If you are confused by what a script does, reading it is a good start.

Creating a new environment

Considerations

Before setting up a new environment, you should consider the memory and CPU footprint inherent in running a virtual machine. The host machine as currently configured can run 6 environments with no noticeable slowdown, with five machines at 1 cpu core and 4GB of RAM, and a production environment that is assigned 8 CPU cores and 45GB of RAM. It is not recommended to exceed this configuration, as unexpected side-effects could occur.

Checking out the correct files

When building a new environment, you may wish to configure which versions of the server software and web client software the script installs. By default, the scripts are configured to fetch the master branch of the genomizer-server and the master branch of the genomizer-web application. These settings are modified by editing the scripts/provision/install_genomizer_server.sh and scripts/provision/install_genomizer_webclient.sh respectively.

In order to change the version of the genomizer-server, edit the scripts/provision/install_genomizer_server.sh script. Locate the line(s)

# We checkout the master version by default
git checkout master

and replace them with

# We checkout the <desired branch> version by default
git checkout <desired branch>

To change the version of the genomizer-web client, edit the scripts/provision/ install_genomizer_webclient.sh script. Locate the line(s)
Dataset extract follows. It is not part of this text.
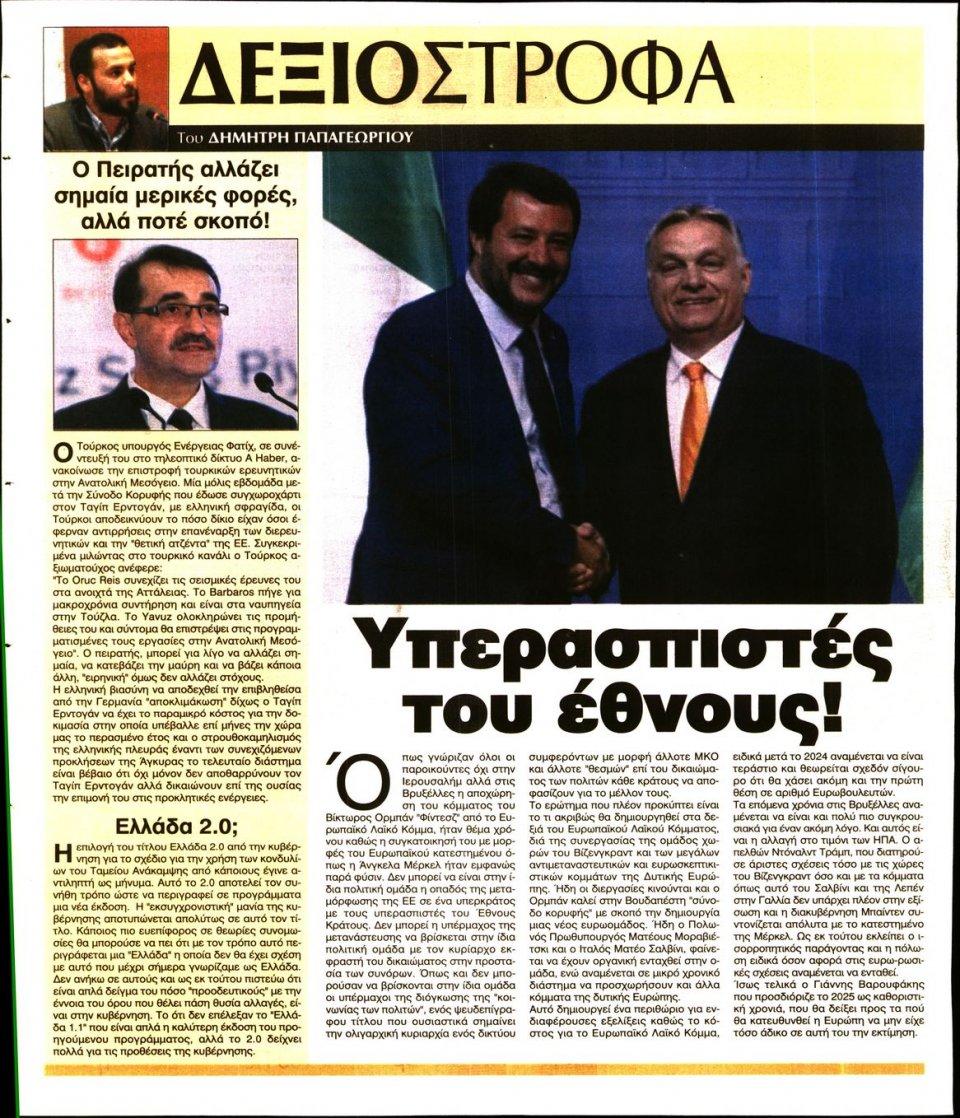Οπισθόφυλλο Εφημερίδας - Ελεύθερη Ώρα - 2021-04-04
# We run the master branch by default
cd genomizer-web
git checkout master

and replace them with

# We run the <desired branch> branch by default
cd genomizer-web
git checkout <desired branch>

Setting up the files

When setting up the new environment, you may (or may not) want to run it with the same settings as the production environment. In this section all relevant settings are explained and motivated.

Editing the Vagrantfile

In the vagrant file, the primarily interesting settings are concerning port forwarding, local ip, synced folders, and memory. Given that you wish to customize the environment, the provision settings might be of use as well. The Vagrantfile is written in a Ruby DSL.

The port forwarding settings looks as follows.

config.vm.network "forwarded_port", guest: 80, host:8080
config.vm.network "forwarded_port", guest: 7000, host:7000
config.vm.network "forwarded_port", guest: 443, host:4443

The host field defines which port the virtual machine binds on in the host machine, while the guest defines the port the virtual machine it binds on internally.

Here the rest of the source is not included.